## Exercises to complete
[A] Extract the book review's text from "I would not" up to and including "in any order.", keeping the wording unchanged.
[B] In the book review, what is the main idea of the title "something new under the sun"?

## Given passage
*** Block opens ***
I would not call this an "entertaining" read (although some of the facts really fire the synapses), but it is deeply rewarding as a broad survey of a very large and complex problem. The chapters and sub-sections are arranged in a logical outline making it possible to read the chapters in any order.
The main idea of the title "something new under the sun" is that humans have so fundamentally changed the environment that things really are very different now than they have ever been historically. To regard our current conditions of energy availability, access to water, unending economic growth - as enduring and normal appears to be an interesting gamble given the facts.
*** Block closes ***
Scene geometry reasoning data
*** Block opens ***
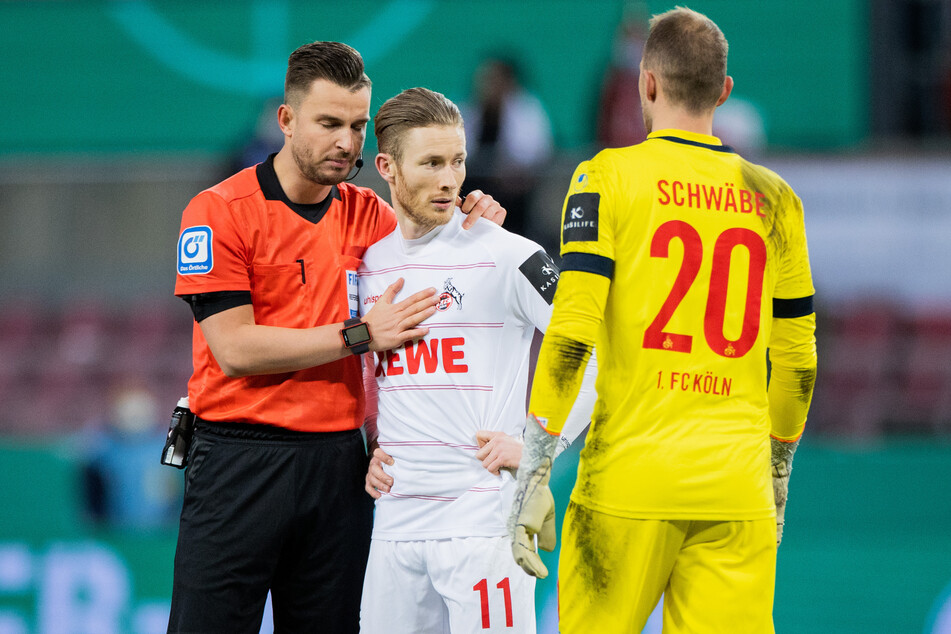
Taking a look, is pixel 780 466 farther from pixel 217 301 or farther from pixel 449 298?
pixel 217 301

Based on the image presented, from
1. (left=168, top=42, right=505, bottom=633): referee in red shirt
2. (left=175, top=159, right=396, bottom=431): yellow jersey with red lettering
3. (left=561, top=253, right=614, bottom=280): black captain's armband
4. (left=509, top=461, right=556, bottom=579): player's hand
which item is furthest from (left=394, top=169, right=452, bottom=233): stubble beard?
(left=509, top=461, right=556, bottom=579): player's hand

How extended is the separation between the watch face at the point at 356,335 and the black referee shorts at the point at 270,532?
37cm

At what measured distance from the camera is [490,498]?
126 inches

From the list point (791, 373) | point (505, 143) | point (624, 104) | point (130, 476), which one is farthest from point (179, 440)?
point (624, 104)

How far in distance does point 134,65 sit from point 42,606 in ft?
22.3

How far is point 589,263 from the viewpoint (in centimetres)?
279

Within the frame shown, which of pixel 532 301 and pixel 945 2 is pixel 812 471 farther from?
pixel 945 2

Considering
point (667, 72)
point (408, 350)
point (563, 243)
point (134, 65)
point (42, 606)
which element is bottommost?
point (42, 606)

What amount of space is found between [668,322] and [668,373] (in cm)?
13

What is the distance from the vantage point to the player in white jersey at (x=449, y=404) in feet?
10.4

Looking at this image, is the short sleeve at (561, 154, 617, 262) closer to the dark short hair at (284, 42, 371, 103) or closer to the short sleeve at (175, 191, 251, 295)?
the dark short hair at (284, 42, 371, 103)

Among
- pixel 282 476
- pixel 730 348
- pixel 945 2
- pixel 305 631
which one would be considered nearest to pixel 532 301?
pixel 730 348

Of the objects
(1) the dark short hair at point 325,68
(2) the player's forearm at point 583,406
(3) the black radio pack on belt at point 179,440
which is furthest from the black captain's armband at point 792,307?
(3) the black radio pack on belt at point 179,440

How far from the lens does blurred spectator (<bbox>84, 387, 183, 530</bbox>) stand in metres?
7.25
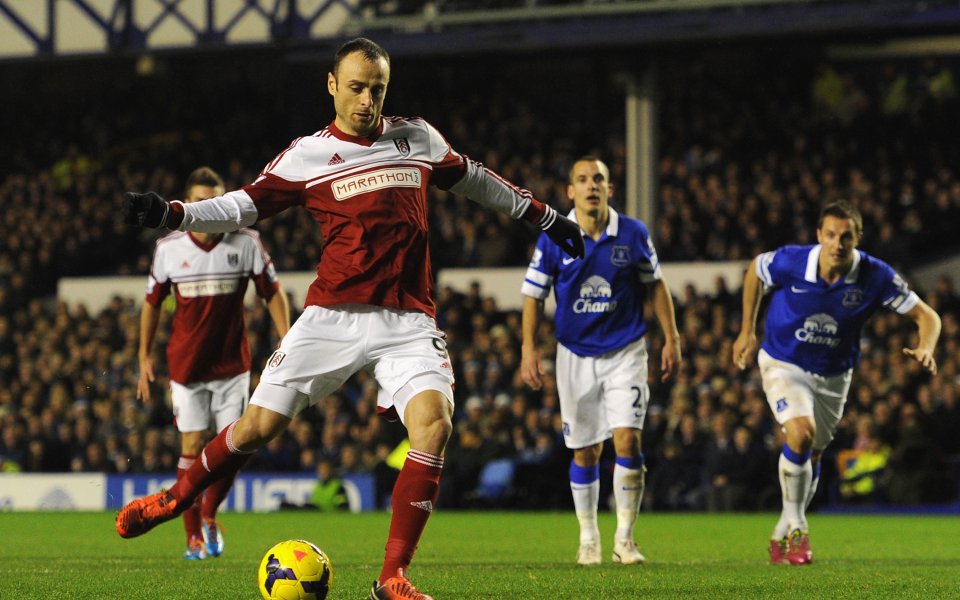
*** Block closes ***
## Results in order
[A]
I would not call this an "entertaining" read (although some of the facts really fire the synapses), but it is deeply rewarding as a broad survey of a very large and complex problem. The chapters and sub-sections are arranged in a logical outline making it possible to read the chapters in any order.

[B] Humans have so fundamentally changed the environment that things really are very different now than they have ever been historically.